Participants in the study, which has targeted young women in the 18-30 age group, will take an injection called Cabotegravir.

Almost 1 000 women from two sites in KwaZulu-Natal and one in Zambia have been enrolled in the study.

“In South Africa, young women between 18 and 25 carry the greatest burden of the disease, with persistent high HIV incidence and prevalence,” Caprisa said on its website.

Professor Salim Abdool Karim, an infectious diseases epidemiologist and the director of Caprisa, said there were about 1.3 million new HIV infections worldwide and about half of these infections continued to occur in sub-Saharan Africa.

“There’s no question that we desperately need to do better in terms of prevention and one of the ways to do better is to use pre-exposure prophylaxis (PrEP),” Abdool Karim said in an interview on SAfm.

He said PrEP was a medication, such as an antiretroviral, that was taken to prevent infection when someone was exposed to HIV.

Abdool Karim said a PrEP drug called Truvada was already available in the form of tablets taken daily. He said the problem was that people found it difficult to take the drug every day.

“We are trying to find better ways to provide PrEP and a two-monthly injectable offers exactly that kind of option,” he said.

Professor Salim Abdool Karim said there were other new drugs that would last up to six months.

The company who makes the injection has provided it to South Africa for another study after it was found to have a 66% efficacy rate in gay men in the US and other countries in 2021. A few months later it was shown to be effective in women in Africa.

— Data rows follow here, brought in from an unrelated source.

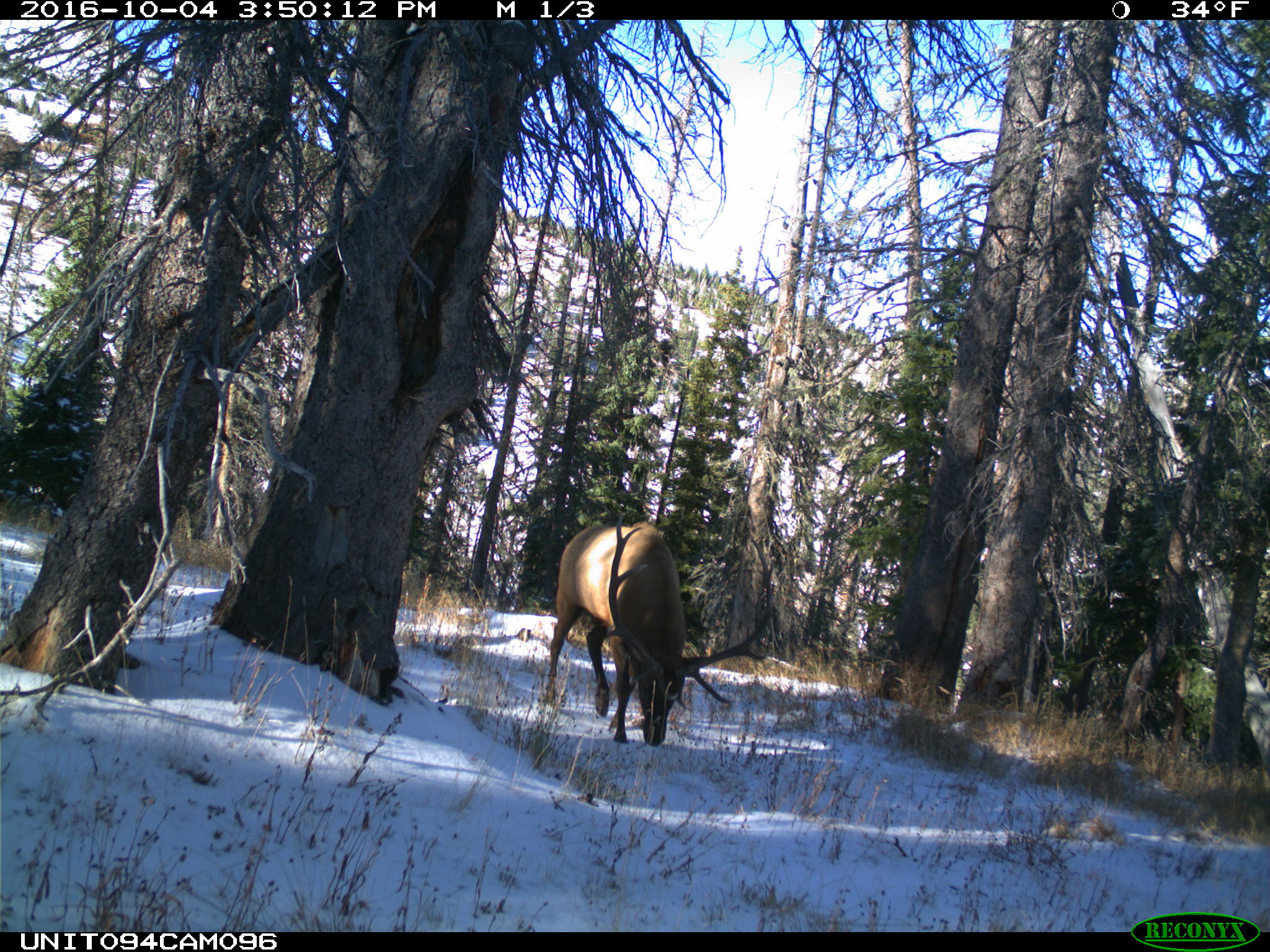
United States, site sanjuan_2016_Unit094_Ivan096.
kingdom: Animalia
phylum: Chordata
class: Mammalia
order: Artiodactyla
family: Cervidae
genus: Cervus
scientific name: Cervus elaphus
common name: red deer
Cervus elaphus (red deer).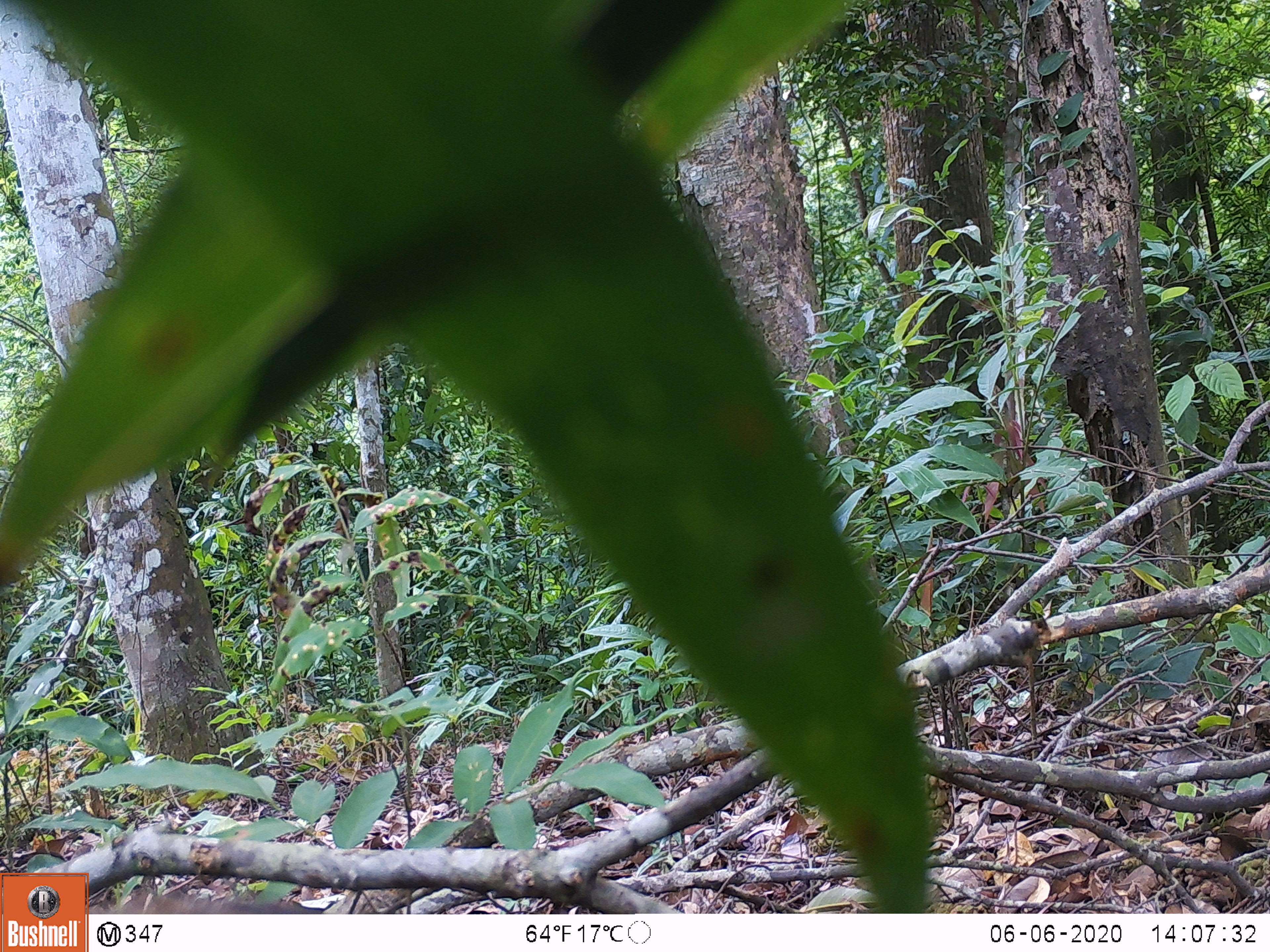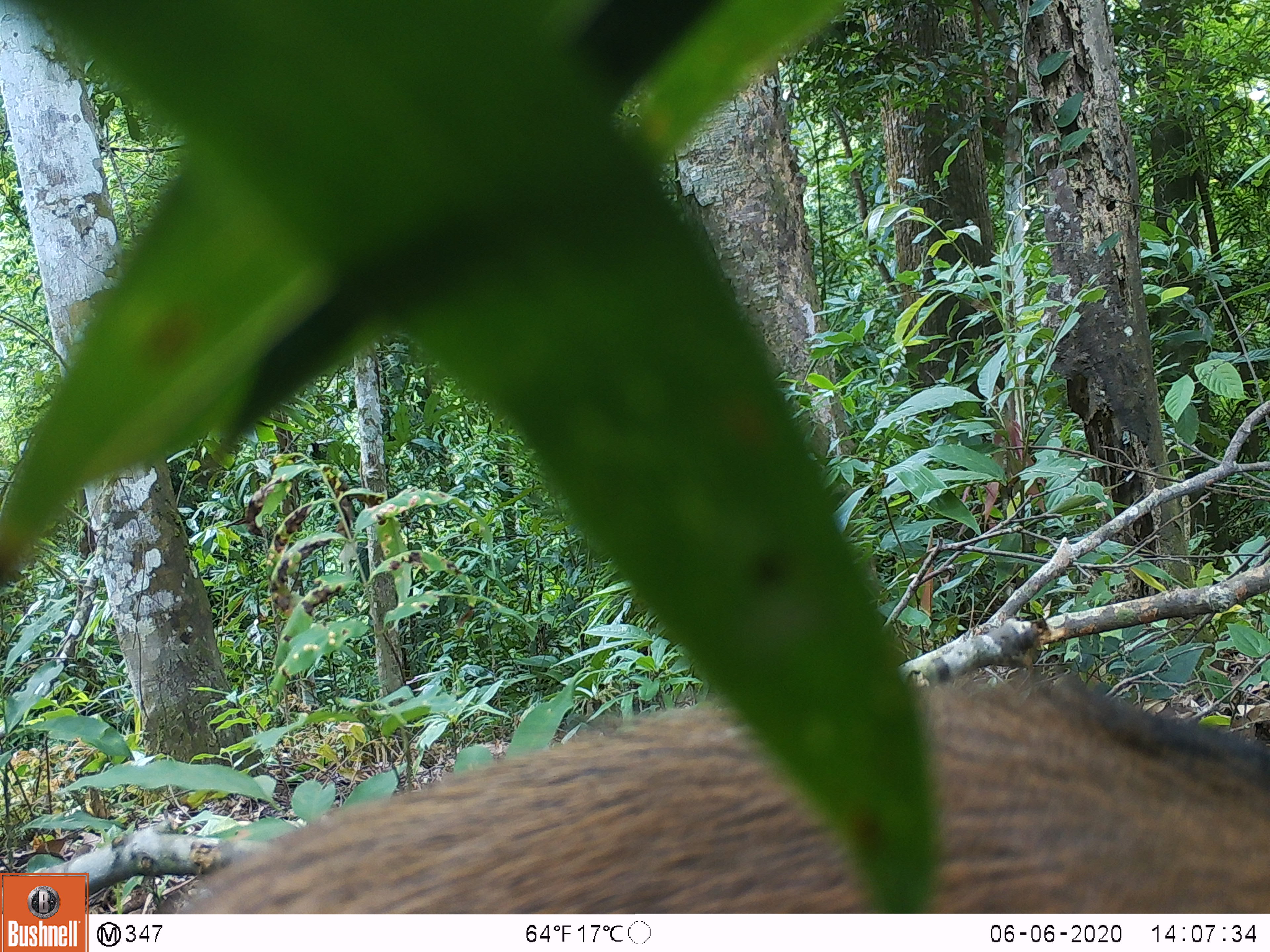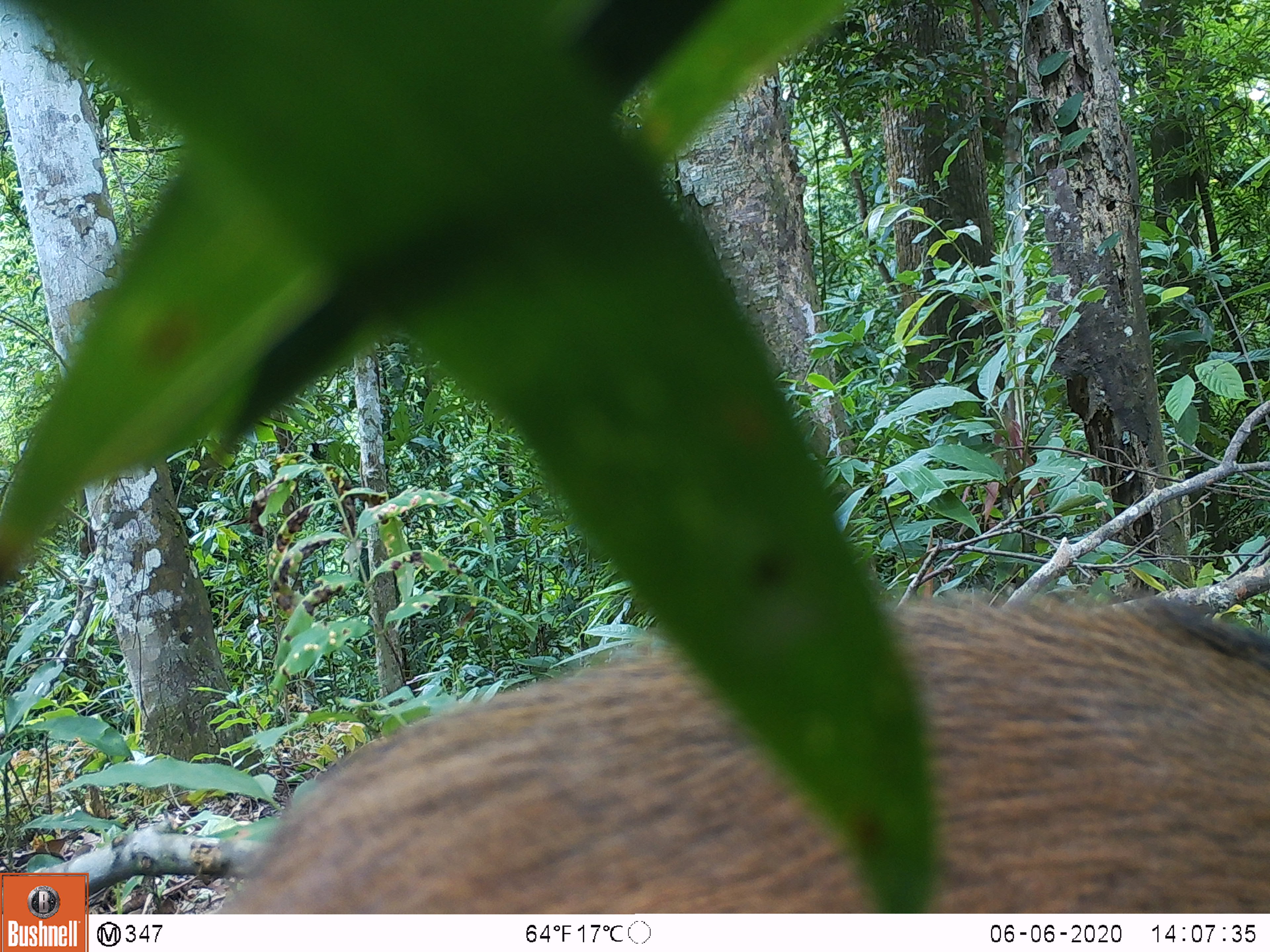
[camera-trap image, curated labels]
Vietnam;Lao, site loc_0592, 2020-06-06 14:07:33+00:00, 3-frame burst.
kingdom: Animalia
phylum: Chordata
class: Mammalia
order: Artiodactyla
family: Suidae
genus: Sus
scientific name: Sus scrofa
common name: eurasian wild pig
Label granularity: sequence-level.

“Cabotegravir is formulated as an injectable, so you get it as a bolus dose put into your muscles and from there it releases into your body over time,” he said, adding that therapeutic levels are achieved in terms of protection for about two months.

Abdool Karim said there were other new drugs that would last up to six months.

“This field is rapidly moving and we are very hopeful that long-acting PrEP will become an everyday thing that people can take,” he added.

Director of the Rural Health Advocacy Project (RHAP), Russell Rensburg, said in reaction to the study that the limitation would be the cost involved, which would constrain the country’s ability to implement the injection at scale should it be released for use in the country.

“That being said, as incidence of HIV among young women remains a challenge, the injection would be much better than taking daily pills and it could improve uptake,” he said.

Rensburg said to ensure increased uptake of sexual reproductive health services, the responsiveness of the primary health care services to the needs of young people needed to improve.

“We can do this by expanding service channels including private and community pharmacies,” he said.